One of the contenders to become the Green Party candidate for Mayor says Zac Goldsmith’s “economic values” mean the party should not encourage members to vote for him next May.
London’s Mayoral elections entitle each voter to cast both a first and second preference vote. Should no candidate win more than 50% of the vote on an initial count, all but the top two are eliminated and the second preference votes cast by voters backing the eliminated candidates are then counted to determine a winner.
In previous City Hall elections the Greens recommended that supporters cast their second preferences for former Labour Mayor Ken Livingstone. However in recent months there’s been suggestions that the party’s members could decide to endorse Tory frontrunner Zac Goldsmith, a longtime campaigner on environmental issues.

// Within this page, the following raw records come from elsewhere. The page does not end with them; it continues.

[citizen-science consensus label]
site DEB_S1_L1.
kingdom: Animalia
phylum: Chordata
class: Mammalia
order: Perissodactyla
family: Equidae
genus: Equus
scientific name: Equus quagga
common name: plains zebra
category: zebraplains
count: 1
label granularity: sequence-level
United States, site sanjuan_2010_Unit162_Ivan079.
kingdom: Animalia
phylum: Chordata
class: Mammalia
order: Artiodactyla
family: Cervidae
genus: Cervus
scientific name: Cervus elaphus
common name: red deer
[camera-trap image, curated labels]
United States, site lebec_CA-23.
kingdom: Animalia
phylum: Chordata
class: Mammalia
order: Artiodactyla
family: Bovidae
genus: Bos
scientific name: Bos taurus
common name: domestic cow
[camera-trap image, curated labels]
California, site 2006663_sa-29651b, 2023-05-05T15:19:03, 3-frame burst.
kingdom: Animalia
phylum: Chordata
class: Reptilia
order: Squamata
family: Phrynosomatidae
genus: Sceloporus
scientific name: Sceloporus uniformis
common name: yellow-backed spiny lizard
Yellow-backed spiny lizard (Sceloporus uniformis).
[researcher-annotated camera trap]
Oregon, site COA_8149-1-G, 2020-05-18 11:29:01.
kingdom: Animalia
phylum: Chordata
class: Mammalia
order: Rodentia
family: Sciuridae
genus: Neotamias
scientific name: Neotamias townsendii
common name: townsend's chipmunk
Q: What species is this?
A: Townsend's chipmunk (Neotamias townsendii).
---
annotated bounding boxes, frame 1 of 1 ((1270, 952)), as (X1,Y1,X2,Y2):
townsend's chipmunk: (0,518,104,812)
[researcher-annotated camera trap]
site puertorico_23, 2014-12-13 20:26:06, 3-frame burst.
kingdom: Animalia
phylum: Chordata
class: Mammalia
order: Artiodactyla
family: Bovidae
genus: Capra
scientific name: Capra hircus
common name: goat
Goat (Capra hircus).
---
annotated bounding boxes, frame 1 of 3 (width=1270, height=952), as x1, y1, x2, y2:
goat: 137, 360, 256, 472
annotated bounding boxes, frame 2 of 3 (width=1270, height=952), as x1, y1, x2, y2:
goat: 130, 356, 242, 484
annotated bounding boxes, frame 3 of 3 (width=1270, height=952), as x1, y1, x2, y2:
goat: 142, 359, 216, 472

Today Jonathan Bartley, one of six hopefuls campaigning to be selected as the Green candidate, said Mr Goldsmith’s record in the Commons showed there was a “stark contrast” between his “economic values” and those of the Green party.
Mr Bartley commented: “On every major economic decision in the House of Commons, Zac has marched through the same lobby as George Osborne and David Cameron.
“When it comes to welcoming new Londoners from overseas, fixing the scourge of an unrestrained market in the private rented sector and making local economies more resilient to the volatile antics of banks, Zac Goldsmith has been absent.
“This reason alone should disqualify any talk of recommending a second preference for Zac Goldsmith.”
Bartley also cautioned against endorsing a Labour candidate saying that although the party’s London Assembly members have worked “constructively with Labour at City Hall” and enjoyed “a deep relationship with Ken Livingstone” it was time for the party to stand alone.
He added: “Next year’s Mayor and Assembly election will be make or break for the Green Party. I believe the party has come of age and should not be campaigning in the shadow of either Labour or the Conservatives.
“I fundamentally disagree with those Greens who are making a case to recommend a second preference for another candidate.”